|Brian Keene, |
The Conqueror Worms (Dorchester/Leisure, 2006)
published by Delirium in 2005 as The Earthworm Gods
Brian Keene must really hate this place. By "place" I mean, of course, this whole damned world. He keeps coming up with new ways to destroy it.
In The Conqueror Worms, it begins with a bad spell of weather. When the story opens, it's been raining for 41 days, exceeding by one day the biblical record and turning many of the populated parts of the world into lakes and oceans. For Teddy Garnett, alone in his mountaintop home in West Virginia, it's like the rest of the planet has vanished; he has no power, no telephone, and even his battery-operated radio has long since stopped receiving broadcasts. But of course this 80-year-old widower is not the last man on Earth, and soon enough he encounters a handful of other survivors.
And then there are the worms.
Every kid knows a good rainstorm will bring thick, juicy worms to the surface. So imagine what rises after so much rain has fallen that the soil is saturated to unimaginable depths. The worms from down below are bigger, meaner and, needless to say, hungrier.
Among the survivors Teddy meets are Kevin and Sarah, two refugees from Baltimore who experienced a wholly different kind of terror. Baltimore is entirely flooded, and creatures from the black deeps of the ocean are also on the move. The second third of the book is their tale -- which, according to some online sources, was previously published as a short story. Then it's back to West Virginia as the action catapults toward a bleak conclusion.
This is a thoroughly enjoyable horror novel, building tension through the first portion, action and terror in the second and outright cataclysm in the third. That said, the second portion felt like an entirely different book shoehorned in where it didn't really belong; Keene might have better served the plot if he'd saved that bit out for a sequel.

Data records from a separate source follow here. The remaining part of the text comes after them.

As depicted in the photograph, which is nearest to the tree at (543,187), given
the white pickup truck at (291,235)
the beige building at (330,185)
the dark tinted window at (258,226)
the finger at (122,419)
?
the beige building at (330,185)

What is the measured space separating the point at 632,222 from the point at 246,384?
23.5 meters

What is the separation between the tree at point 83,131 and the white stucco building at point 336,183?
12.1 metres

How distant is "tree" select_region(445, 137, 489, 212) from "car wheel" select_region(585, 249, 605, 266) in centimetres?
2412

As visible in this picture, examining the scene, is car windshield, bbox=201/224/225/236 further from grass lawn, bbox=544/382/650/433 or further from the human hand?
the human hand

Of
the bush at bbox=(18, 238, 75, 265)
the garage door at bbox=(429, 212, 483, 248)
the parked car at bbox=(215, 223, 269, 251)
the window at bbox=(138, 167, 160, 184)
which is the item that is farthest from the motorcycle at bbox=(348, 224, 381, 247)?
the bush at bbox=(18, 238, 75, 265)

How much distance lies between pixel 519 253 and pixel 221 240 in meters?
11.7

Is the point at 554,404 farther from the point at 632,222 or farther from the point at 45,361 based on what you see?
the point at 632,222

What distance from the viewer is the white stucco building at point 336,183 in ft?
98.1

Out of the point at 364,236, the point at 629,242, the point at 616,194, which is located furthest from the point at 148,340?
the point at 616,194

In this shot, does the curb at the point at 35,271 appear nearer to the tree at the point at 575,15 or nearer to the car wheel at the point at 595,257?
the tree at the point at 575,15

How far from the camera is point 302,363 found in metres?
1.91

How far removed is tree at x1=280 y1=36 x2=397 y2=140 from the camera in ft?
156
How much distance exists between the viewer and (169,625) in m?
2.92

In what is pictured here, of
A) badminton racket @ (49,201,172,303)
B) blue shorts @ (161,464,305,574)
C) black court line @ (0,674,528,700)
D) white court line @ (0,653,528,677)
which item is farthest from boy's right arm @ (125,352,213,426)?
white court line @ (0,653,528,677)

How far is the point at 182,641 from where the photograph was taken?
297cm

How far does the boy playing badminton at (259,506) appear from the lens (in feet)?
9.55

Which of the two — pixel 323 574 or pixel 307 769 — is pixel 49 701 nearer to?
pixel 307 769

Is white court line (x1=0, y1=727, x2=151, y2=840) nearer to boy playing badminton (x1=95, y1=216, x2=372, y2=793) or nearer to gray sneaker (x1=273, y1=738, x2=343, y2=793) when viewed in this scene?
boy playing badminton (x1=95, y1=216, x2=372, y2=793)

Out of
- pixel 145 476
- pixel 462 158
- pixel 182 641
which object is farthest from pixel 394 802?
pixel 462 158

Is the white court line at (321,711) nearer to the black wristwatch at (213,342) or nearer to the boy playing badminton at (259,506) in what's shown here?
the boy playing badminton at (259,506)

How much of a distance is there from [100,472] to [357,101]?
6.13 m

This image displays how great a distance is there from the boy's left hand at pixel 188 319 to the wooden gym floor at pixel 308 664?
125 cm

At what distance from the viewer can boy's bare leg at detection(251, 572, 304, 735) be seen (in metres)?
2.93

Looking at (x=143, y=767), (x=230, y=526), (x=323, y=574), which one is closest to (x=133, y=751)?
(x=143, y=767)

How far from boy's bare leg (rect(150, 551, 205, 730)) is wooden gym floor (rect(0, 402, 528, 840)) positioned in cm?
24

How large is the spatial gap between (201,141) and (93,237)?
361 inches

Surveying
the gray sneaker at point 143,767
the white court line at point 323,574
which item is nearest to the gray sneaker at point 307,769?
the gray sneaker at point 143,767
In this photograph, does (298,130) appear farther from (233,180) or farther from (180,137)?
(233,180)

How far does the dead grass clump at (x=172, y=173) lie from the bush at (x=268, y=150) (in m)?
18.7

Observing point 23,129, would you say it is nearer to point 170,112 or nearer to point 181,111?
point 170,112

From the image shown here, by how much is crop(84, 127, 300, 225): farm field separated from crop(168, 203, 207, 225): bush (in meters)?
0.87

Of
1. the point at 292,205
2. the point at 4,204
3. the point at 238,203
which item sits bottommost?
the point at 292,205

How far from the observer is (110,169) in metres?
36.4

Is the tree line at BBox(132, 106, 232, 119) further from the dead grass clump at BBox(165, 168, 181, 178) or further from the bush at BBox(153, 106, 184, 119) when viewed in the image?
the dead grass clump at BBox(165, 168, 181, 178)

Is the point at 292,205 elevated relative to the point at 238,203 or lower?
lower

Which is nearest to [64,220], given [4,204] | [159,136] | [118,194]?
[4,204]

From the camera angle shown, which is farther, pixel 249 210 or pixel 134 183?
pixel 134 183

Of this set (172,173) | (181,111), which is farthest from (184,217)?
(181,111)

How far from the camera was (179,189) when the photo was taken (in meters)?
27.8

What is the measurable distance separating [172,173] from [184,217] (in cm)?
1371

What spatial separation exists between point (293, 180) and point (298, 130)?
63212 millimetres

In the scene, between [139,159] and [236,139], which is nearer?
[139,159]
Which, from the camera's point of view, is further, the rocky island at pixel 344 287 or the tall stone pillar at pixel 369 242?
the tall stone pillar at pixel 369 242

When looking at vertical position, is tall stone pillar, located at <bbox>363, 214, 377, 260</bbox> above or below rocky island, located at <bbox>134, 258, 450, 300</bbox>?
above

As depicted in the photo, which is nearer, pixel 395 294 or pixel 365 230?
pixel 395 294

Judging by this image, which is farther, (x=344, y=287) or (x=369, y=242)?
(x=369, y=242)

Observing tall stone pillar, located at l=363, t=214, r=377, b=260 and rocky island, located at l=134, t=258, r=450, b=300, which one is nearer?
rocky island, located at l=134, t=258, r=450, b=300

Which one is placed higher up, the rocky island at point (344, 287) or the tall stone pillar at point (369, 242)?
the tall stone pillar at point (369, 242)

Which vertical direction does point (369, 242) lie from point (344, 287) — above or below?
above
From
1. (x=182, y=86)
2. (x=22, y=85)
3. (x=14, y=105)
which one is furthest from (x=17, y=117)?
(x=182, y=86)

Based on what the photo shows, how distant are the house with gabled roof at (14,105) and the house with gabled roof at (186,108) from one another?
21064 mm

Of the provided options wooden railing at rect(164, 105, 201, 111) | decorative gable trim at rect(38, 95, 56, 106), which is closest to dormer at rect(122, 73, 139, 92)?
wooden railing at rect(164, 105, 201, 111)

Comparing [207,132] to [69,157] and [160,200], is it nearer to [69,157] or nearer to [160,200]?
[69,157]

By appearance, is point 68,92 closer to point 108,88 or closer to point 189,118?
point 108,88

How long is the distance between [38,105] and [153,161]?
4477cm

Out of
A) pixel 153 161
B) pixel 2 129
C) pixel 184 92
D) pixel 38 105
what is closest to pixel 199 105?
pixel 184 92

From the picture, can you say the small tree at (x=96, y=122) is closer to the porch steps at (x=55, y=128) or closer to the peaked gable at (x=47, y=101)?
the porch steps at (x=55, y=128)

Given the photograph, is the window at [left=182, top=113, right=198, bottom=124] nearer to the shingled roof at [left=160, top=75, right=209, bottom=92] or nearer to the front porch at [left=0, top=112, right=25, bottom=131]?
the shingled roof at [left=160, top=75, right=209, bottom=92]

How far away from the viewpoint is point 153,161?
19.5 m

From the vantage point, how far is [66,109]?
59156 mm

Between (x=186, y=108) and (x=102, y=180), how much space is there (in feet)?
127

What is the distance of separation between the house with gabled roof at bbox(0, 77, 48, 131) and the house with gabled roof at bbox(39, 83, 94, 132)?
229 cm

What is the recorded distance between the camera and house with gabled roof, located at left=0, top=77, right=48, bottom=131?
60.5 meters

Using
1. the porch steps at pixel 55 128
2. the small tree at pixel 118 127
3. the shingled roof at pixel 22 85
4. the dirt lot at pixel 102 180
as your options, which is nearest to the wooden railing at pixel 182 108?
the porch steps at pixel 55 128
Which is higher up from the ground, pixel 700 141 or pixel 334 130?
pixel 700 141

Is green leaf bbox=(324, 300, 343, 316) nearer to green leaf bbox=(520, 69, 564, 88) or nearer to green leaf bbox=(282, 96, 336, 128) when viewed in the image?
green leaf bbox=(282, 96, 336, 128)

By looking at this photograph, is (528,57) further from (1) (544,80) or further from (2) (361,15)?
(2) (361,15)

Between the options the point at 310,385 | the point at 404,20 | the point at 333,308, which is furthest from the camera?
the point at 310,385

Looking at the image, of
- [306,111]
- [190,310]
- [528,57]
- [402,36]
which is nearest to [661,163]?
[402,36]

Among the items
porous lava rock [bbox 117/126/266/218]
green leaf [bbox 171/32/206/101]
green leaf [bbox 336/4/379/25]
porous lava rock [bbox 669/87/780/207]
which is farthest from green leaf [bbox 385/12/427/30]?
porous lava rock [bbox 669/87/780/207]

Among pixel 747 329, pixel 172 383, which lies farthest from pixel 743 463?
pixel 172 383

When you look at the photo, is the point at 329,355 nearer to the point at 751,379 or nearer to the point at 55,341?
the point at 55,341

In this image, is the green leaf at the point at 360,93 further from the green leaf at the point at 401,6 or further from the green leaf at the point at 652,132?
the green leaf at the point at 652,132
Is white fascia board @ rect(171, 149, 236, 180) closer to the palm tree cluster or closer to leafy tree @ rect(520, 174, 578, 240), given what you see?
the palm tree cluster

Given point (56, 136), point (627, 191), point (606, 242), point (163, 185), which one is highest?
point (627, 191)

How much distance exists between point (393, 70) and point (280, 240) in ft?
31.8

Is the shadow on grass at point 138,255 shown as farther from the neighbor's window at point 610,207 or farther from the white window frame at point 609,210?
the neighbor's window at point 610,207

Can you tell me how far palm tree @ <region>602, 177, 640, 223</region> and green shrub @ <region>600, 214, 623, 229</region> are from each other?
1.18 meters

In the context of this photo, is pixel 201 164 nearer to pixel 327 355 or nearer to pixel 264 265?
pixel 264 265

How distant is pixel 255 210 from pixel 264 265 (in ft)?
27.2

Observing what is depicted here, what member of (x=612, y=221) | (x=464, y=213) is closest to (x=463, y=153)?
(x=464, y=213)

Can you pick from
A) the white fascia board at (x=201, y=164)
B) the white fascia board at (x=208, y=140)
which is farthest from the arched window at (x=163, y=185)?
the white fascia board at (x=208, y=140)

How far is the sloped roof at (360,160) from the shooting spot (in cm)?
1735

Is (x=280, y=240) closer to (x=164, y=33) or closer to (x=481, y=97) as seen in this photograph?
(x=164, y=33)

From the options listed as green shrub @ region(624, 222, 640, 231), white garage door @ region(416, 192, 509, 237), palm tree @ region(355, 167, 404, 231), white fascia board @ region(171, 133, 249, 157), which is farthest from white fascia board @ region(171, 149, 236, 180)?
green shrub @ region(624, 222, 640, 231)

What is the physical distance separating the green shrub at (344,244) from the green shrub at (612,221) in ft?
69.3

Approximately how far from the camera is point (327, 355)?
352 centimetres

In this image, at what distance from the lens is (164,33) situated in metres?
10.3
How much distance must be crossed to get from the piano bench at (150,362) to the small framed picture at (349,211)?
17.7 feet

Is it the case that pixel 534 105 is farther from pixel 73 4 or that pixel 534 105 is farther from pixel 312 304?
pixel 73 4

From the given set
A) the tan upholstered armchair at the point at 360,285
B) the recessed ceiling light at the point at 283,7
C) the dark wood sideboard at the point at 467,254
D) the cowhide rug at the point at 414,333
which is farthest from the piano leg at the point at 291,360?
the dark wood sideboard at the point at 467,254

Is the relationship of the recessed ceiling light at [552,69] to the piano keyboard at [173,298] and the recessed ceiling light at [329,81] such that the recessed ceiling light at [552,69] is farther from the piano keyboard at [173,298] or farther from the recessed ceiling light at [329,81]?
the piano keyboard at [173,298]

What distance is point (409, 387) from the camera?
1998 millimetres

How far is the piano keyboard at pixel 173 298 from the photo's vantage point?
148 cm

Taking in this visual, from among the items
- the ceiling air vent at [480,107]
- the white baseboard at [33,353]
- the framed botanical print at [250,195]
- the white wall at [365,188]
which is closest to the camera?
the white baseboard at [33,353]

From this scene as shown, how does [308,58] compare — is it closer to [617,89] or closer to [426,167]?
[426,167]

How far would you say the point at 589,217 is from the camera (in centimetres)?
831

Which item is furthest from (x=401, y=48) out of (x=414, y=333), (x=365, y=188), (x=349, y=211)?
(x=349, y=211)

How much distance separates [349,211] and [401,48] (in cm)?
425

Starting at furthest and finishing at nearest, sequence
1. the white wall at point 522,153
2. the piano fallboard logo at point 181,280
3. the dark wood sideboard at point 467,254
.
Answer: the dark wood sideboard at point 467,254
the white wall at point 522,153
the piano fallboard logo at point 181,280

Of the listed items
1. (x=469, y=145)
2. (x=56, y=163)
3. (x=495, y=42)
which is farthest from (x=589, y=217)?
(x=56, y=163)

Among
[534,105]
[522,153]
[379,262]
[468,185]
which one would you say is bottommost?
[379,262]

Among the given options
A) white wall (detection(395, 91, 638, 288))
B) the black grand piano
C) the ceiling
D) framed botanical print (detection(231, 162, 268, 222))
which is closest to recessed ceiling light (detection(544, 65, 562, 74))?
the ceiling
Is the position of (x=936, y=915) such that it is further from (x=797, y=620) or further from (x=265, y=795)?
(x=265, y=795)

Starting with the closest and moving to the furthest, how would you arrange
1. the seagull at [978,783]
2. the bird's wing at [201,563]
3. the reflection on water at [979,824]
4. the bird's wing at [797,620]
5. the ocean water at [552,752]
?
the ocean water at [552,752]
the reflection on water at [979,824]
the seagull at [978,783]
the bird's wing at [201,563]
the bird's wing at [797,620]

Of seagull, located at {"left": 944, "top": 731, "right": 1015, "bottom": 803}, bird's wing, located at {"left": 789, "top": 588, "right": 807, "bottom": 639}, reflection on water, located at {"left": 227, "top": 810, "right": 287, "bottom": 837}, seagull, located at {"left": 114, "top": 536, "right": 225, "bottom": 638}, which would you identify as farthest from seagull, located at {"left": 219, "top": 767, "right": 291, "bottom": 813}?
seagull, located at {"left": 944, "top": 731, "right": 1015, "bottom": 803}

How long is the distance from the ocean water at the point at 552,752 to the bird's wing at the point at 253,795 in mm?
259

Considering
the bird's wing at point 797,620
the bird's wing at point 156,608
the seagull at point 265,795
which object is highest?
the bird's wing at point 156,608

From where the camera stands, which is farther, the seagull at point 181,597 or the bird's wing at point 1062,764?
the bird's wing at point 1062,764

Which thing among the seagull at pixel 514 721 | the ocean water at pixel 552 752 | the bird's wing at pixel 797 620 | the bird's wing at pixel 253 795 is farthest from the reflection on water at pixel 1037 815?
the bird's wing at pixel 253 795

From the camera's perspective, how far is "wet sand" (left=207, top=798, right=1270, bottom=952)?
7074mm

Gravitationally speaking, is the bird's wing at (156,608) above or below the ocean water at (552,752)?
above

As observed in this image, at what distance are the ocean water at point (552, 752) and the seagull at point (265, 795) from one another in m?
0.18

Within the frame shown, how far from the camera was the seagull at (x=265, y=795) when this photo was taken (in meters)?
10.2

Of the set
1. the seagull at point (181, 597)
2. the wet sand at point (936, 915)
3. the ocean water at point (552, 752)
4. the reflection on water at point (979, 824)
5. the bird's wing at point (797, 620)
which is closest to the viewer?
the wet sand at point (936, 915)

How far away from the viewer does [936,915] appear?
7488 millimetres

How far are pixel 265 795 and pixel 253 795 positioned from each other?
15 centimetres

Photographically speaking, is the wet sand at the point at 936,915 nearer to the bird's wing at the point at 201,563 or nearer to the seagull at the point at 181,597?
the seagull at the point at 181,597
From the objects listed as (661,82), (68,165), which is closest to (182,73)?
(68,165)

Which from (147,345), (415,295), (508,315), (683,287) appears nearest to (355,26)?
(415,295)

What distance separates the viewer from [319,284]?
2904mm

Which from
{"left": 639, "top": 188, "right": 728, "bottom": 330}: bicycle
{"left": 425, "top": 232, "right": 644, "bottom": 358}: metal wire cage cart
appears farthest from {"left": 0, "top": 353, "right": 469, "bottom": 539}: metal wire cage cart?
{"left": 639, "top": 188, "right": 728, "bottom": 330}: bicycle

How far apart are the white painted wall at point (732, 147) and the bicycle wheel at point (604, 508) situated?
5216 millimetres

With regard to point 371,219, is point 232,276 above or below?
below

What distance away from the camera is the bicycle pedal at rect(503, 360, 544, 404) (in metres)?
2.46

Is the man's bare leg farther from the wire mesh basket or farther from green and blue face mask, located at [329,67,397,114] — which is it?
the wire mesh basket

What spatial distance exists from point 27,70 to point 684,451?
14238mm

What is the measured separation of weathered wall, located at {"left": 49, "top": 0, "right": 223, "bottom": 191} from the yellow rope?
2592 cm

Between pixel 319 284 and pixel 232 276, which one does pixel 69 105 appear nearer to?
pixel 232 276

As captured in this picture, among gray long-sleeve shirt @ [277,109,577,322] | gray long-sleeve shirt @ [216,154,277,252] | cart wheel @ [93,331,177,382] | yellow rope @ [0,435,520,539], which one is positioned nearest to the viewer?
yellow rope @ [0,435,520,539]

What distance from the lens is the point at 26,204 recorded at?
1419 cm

Also, the horrific creatures from below became slightly less scary, slightly more silly, when Keene switched gears mid-yarn; instead of the Earth unleashing its hidden monsters, Keene fell back on his old standby: demons. And mermaids, too, of all things. Even Lovecraft's eternal Cthulhu gets a nod. The flesh-eating white fungus was scarier.
The book also suffers somewhat because Keene tells you in the beginning who's left, then flashes back a few weeks and introduces his main stable of characters. Watching their development is less absorbing when you know from the start who won't make it to the end. Keene even writes an especially poignant romance for two characters -- but, again, you know immediately not to get too attached.
Those few failings aside, I was unable to put the book down. Keene is a talented writer who knows how to destroy a world -- and make sure you never look at earthworms the same way again.